--- BEGIN ---
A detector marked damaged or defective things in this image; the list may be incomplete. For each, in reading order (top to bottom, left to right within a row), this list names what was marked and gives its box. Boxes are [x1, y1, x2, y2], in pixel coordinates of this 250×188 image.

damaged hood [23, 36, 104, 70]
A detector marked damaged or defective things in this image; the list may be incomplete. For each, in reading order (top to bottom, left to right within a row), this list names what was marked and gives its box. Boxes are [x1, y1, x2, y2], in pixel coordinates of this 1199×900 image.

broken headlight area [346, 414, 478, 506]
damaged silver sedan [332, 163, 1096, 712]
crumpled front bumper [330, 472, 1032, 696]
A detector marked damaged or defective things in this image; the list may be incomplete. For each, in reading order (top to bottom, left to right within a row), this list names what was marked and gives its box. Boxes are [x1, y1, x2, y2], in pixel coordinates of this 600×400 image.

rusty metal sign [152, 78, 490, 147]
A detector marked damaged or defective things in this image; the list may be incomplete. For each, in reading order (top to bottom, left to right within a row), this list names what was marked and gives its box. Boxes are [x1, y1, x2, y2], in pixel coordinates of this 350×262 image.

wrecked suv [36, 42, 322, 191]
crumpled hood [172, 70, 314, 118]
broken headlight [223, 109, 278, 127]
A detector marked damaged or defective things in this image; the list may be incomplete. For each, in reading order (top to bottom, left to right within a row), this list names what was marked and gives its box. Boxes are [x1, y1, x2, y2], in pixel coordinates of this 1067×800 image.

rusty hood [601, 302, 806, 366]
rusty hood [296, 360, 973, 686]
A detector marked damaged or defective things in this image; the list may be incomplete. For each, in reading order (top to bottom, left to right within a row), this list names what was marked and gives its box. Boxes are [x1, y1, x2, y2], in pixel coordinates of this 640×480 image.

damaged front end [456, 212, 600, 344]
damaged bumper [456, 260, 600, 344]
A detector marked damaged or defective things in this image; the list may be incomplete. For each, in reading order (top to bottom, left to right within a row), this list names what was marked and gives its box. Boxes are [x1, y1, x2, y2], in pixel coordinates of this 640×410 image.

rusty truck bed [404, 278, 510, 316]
--- END ---
--- WHAT IS EXPECTED ---
Render all of the lines above as a JSON list of strings, with one string per line and the blank lines omitted.

--- CORRECT OUTPUT ---
[
  "A detector marked damaged or defective things in this image; the list may be incomplete. For each, in reading order (top to bottom, left to right within a row), this list names what was marked and gives its box. Boxes are [x1, y1, x2, y2], in pixel coordinates of this 250×188 image.",
  "damaged hood [23, 36, 104, 70]",
  "A detector marked damaged or defective things in this image; the list may be incomplete. For each, in reading order (top to bottom, left to right within a row), this list names what was marked and gives its box. Boxes are [x1, y1, x2, y2], in pixel coordinates of this 1199×900 image.",
  "broken headlight area [346, 414, 478, 506]",
  "damaged silver sedan [332, 163, 1096, 712]",
  "crumpled front bumper [330, 472, 1032, 696]",
  "A detector marked damaged or defective things in this image; the list may be incomplete. For each, in reading order (top to bottom, left to right within a row), this list names what was marked and gives its box. Boxes are [x1, y1, x2, y2], in pixel coordinates of this 600×400 image.",
  "rusty metal sign [152, 78, 490, 147]",
  "A detector marked damaged or defective things in this image; the list may be incomplete. For each, in reading order (top to bottom, left to right within a row), this list names what was marked and gives its box. Boxes are [x1, y1, x2, y2], in pixel coordinates of this 350×262 image.",
  "wrecked suv [36, 42, 322, 191]",
  "crumpled hood [172, 70, 314, 118]",
  "broken headlight [223, 109, 278, 127]",
  "A detector marked damaged or defective things in this image; the list may be incomplete. For each, in reading order (top to bottom, left to right within a row), this list names what was marked and gives its box. Boxes are [x1, y1, x2, y2], in pixel coordinates of this 1067×800 image.",
  "rusty hood [601, 302, 806, 366]",
  "rusty hood [296, 360, 973, 686]",
  "A detector marked damaged or defective things in this image; the list may be incomplete. For each, in reading order (top to bottom, left to right within a row), this list names what was marked and gives its box. Boxes are [x1, y1, x2, y2], in pixel coordinates of this 640×480 image.",
  "damaged front end [456, 212, 600, 344]",
  "damaged bumper [456, 260, 600, 344]",
  "A detector marked damaged or defective things in this image; the list may be incomplete. For each, in reading order (top to bottom, left to right within a row), this list names what was marked and gives its box. Boxes are [x1, y1, x2, y2], in pixel coordinates of this 640×410 image.",
  "rusty truck bed [404, 278, 510, 316]"
]